Qui n’était pas à l’heure, le bus ou moi ? Qu’importe, il était évident que l’un de nous allait me faire arriver en retard au cours de Russe… Et comme d’habitude, les dix premières minutes du cours, la vieille Nina Pavlovna les passerait à me sermonner sur les épreuves d’entrée à l’École qui approchaient et le fait que nous n’étions pas prêts.
Ce jour-là, dans la précipitation, je m’étais coincé la main dans la porte automatique du bus et un ongle s’était en partie arraché. Ça saignait un peu.

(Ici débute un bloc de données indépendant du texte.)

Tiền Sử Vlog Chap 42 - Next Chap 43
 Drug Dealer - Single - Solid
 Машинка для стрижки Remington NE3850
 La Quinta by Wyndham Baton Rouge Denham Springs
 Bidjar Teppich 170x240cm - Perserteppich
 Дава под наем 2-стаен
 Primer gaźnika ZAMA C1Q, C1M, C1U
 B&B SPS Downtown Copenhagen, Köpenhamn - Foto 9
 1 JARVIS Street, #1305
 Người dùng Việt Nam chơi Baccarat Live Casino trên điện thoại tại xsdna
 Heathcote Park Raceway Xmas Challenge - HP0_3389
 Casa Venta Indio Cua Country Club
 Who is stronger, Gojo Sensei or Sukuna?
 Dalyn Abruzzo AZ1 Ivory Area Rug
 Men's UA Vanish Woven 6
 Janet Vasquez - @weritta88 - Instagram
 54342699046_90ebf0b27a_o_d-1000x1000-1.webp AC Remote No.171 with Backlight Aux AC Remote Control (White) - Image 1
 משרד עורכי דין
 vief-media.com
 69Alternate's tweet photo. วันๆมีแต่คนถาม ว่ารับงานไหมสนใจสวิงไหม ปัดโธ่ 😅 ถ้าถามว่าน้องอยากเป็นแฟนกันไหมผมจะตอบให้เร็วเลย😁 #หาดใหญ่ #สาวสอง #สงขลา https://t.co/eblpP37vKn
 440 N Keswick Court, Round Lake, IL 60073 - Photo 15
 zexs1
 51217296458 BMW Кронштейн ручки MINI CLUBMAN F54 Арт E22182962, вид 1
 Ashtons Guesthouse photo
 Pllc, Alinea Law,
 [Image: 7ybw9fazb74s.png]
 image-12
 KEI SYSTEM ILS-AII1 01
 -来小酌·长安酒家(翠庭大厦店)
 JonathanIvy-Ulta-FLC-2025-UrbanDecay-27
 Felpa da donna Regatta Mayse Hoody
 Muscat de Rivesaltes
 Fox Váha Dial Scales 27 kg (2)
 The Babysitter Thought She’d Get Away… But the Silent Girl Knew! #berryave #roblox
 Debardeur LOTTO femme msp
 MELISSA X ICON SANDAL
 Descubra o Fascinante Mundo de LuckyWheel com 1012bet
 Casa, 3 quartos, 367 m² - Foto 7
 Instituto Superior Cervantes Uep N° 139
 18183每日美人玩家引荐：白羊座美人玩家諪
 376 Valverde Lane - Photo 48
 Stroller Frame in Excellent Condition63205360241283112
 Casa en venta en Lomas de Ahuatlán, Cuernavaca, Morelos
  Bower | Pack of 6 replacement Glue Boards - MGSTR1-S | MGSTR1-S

En arrivant chez elle, voyant ma blessure, ma Tiotia Nina (affectueusement Tante Nina) disparut dans sa cuisine tout en criant en Russe de sa voix qui jouait deux octaves trop haut que c’était pas possible, que ça n’arrivait qu’à moi, que les examens approchaient et que je perdais mon temps à me blesser plutôt que de réviser.
Pendant ce temps, je restais à attendre adolescentement au salon, à regarder bêta l’ambiance de cet appartement, géographiquement en France et pourtant parcelle de Russie. Des piles de livres, vieilles éditions soviétiques envahissant toute la pièce, les coupures de presse, futurs exercices d’analyse de textes d’actualité, les bouquins de grammaire ouverts à toutes les pages, les carnets de musique, les fleurs pointant de ci de là… Il régnait ici un doux bordel qui sentait bon les étendues continentales sans fin, celles dont les dimensions folles font passer tout effort d’organisation pour ironique.
Sur la table du salon trainaient les dictées gribouillées de tous les gamins de sa cour d’immeuble HLM qu’elle attrapait dans ses filets d’enseignante. Et au centre de la table, derrière une coupe de noisettes et raisins secs, une photo dans un cadre, celle d’une jeune femme.
Tiotia Nina émergea enfin de sa cuisine un verre de vodka à la main, m’enjoignant de tremper mon doigt blessé dedans. Et remarquant que je regardais son portrait, elle partagea le récit de ses quatre-vingts années avec moi.
Ce jour-là, mon cours de russe était une leçon d’Histoire, son témoignage de la traversée de deux Enfers politiques avant d’offrir son bien le plus précieux, son Russe, à tous les mômes du quartier.
Streetart par Christian Guémy alias c215
[EDIT 29/10/2018] Hier soir, Nina Pavlovna, Tiotia Nina, s’est endormie. Ce texte est un maigre hommage à ce qu’elle a transmis à des générations entières d’enfants. Son amour de la langue russe, de ses mots, de ses auteurs, représentait à ses yeux son plus grand trésor. Elle l’a très généreusement partagé avec tous ceux qu’elle a rencontrés. J’ai suivi ses enseignements pendant de nombreuses années jusqu’au bac et, par la suite, elle m’a offert son temps pour m’aider à préparer les concours de grandes écoles. Une après midi, elle m’a ouvert son histoire personnelle, l’expérience des camps de travaux forcés pendant la guerre, la faim, la mort, la façon dont elle était arrivée en France. C’est une journée qui ne disparaîtra jamais de ma mémoire. Вы для меня как Арина Радионовна. Вечная память (mémoire éternelle).
Pensées, prières et amitiés à sa famille et à ses proches.